Given problem →
The entries below are to be repeated exactly as they stand.

○ ○ ○ ○

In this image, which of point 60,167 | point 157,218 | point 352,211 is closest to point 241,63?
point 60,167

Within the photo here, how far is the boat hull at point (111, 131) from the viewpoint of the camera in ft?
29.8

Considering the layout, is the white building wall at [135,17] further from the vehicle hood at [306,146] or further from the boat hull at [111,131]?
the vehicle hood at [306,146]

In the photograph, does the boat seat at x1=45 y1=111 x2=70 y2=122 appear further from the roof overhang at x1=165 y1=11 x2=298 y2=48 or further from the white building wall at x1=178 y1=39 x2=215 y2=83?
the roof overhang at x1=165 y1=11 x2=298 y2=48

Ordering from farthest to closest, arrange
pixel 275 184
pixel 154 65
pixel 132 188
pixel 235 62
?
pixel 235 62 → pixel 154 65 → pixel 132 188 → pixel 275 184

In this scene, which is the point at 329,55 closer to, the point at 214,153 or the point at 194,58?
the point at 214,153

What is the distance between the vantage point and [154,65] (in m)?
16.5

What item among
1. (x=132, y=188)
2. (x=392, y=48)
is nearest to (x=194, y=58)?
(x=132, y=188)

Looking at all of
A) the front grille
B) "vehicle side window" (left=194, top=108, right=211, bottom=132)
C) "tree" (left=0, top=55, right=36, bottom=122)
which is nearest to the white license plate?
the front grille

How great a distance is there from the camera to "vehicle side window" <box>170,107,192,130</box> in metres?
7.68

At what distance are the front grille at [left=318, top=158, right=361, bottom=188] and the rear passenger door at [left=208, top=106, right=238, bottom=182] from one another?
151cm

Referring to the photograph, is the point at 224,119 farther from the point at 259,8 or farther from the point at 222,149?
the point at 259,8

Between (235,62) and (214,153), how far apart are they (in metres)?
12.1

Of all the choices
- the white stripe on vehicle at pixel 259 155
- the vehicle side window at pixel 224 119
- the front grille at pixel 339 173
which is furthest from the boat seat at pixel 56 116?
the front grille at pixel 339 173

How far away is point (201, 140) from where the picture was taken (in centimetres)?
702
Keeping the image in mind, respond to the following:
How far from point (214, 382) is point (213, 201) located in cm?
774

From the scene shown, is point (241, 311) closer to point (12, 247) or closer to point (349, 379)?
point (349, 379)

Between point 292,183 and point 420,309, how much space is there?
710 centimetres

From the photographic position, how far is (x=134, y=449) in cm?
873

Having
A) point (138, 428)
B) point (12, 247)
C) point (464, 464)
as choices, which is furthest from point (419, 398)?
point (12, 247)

○ ○ ○ ○

Finished answer →
In this image, which of point 60,167 | point 157,218 | point 352,211 is closest to point 241,63?
point 60,167

Within the photo here, how far is the boat hull at point (111, 131) from the viewpoint of the camera in ft?
29.8

Considering the layout, is the white building wall at [135,17] further from the vehicle hood at [306,146] or further from the boat hull at [111,131]?
the vehicle hood at [306,146]

In the photograph, does the boat seat at x1=45 y1=111 x2=70 y2=122 appear further from the roof overhang at x1=165 y1=11 x2=298 y2=48 or further from the white building wall at x1=178 y1=39 x2=215 y2=83?
the roof overhang at x1=165 y1=11 x2=298 y2=48

Ordering from farthest to closest, arrange
pixel 275 184
pixel 154 65
pixel 132 188
pixel 235 62
?
pixel 235 62 → pixel 154 65 → pixel 132 188 → pixel 275 184

In this scene, which is the point at 329,55 closer to, the point at 214,153 or the point at 194,58?
the point at 214,153

What is the distance between the vantage point and [154,65] (in m)?
16.5

What item among
1. (x=132, y=188)
2. (x=392, y=48)
is nearest to (x=194, y=58)?
(x=132, y=188)

Looking at all of
A) the front grille
B) "vehicle side window" (left=194, top=108, right=211, bottom=132)
C) "tree" (left=0, top=55, right=36, bottom=122)
which is nearest to the white license plate?
the front grille

How great a distance is there from the camera to "vehicle side window" <box>170,107,192,130</box> in metres?
7.68

At what distance are the front grille at [left=318, top=158, right=361, bottom=188] and the rear passenger door at [left=208, top=106, right=238, bottom=182] from one another?
151cm

Referring to the photograph, is the point at 224,119 farther from the point at 259,8 or farther from the point at 222,149?
the point at 259,8

Between (235,62) and (214,153), how far apart are they (in metres)?
12.1

Of all the choices
- the white stripe on vehicle at pixel 259 155
- the vehicle side window at pixel 224 119
- the front grille at pixel 339 173
which is furthest from the boat seat at pixel 56 116?
the front grille at pixel 339 173

How far away is point (201, 140) from where the picture was taken (in centimetres)?
702
Keeping the image in mind, respond to the following:
How far from point (214, 382) is point (213, 201) located in cm?
774

From the scene shown, is point (241, 311) closer to point (12, 247) or closer to point (349, 379)?
point (349, 379)

Between point 292,183 and point 420,309, how much space is there?
710 centimetres

From the photographic position, how far is (x=134, y=449) in cm?
873

Having
A) point (138, 428)
B) point (12, 247)
C) point (464, 464)
as choices, which is furthest from point (419, 398)?
point (12, 247)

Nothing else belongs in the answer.